In the present invention as described above, the direction of the magnetic field formed by each of the high-density plasma generating units may be opposite to the direction of the magnetic field formed by the adjacent plasma generating units, and the magnetic field generating means alternately have an N pole and an S pole. Can be arranged.

Hereinafter, an embodiment of the present invention will be described in more detail with reference to FIGS. 3 to 9. In the drawings, the same reference numerals are given to components that perform the same function.

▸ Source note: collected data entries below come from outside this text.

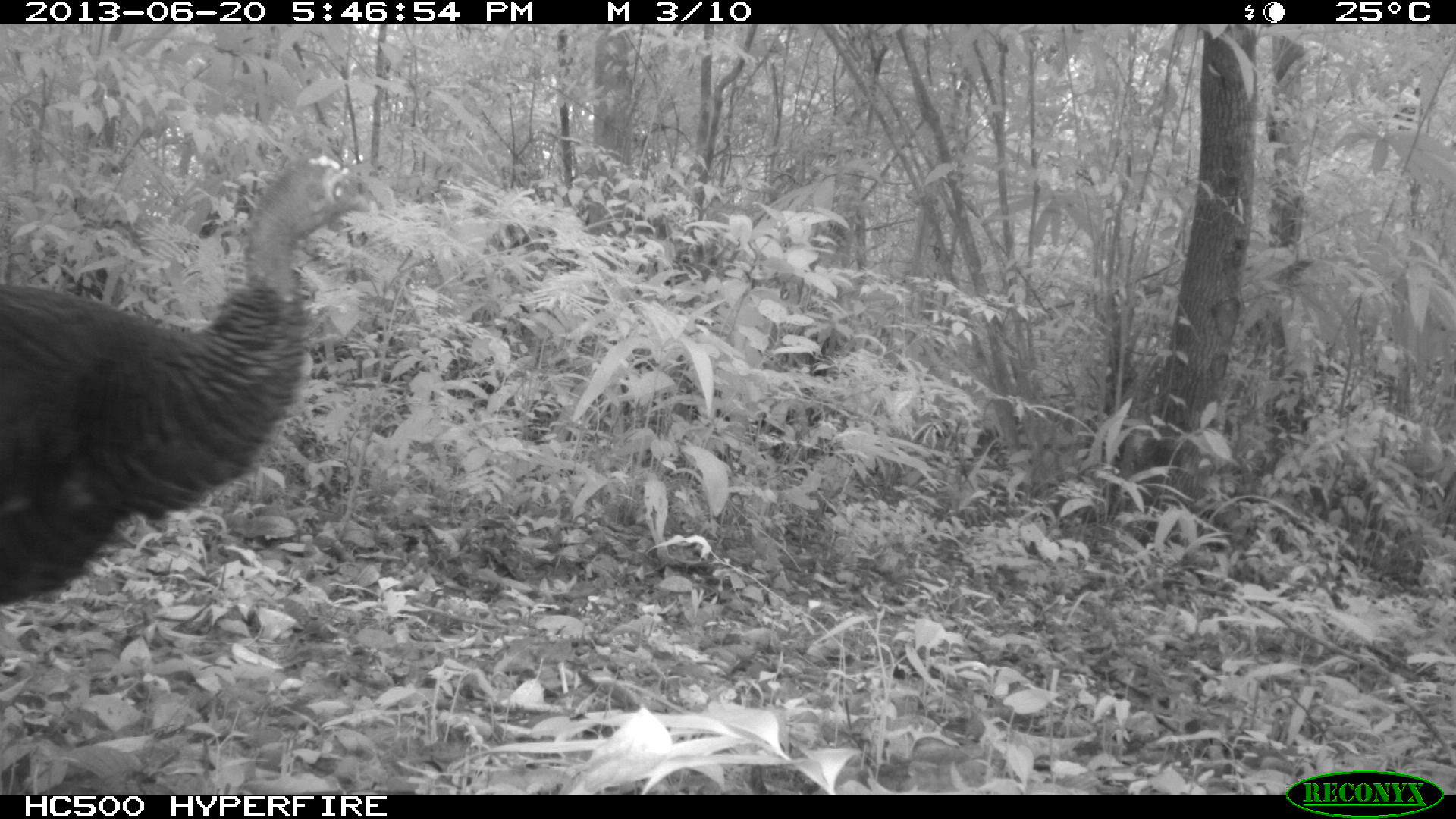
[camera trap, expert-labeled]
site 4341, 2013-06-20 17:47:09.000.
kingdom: Animalia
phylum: Chordata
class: Aves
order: Galliformes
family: Phasianidae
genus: Meleagris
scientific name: Meleagris ocellata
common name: ocellated turkey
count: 1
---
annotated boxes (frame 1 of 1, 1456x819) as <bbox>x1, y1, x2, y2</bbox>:
meleagris ocellata: <bbox>0, 155, 366, 660</bbox>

3 to 9 schematically show a high frequency inductively coupled plasma etching apparatus according to the present invention.

As shown in FIG. 3, the plasma etching apparatus 100 has a cylindrical process chamber 110 which can be maintained at a predetermined vacuum degree, and the process chamber 110 is radially spaced at a constant circumferential direction on the outer circumferential surface of the process chamber 110. An exhaust unit 140 and a turbopump 142 having six plasma generators 120 installed therein, a gas supply pipe 130 supplying process gas, an exhaust port through which treated gas and reaction by-products are exhausted, and features And holding means for holding the wafer as a lid.

7 to 9, the holding means has a susceptor 150, four horizontal supports 158, and a lift device 160.

The susceptor 150 is located at the center of the process chamber 110, and the susceptor 150 is supported by the four horizontal supports 158 which are installed horizontally from the side of the process chamber 110. do.

The lift device 160 is used to seat the wafer W on the susceptor 150. The lift device 160 includes three lift pins 162, a drive device 168, a “Y” shaped fork 164, and a horizontal shaft. It consists of 166.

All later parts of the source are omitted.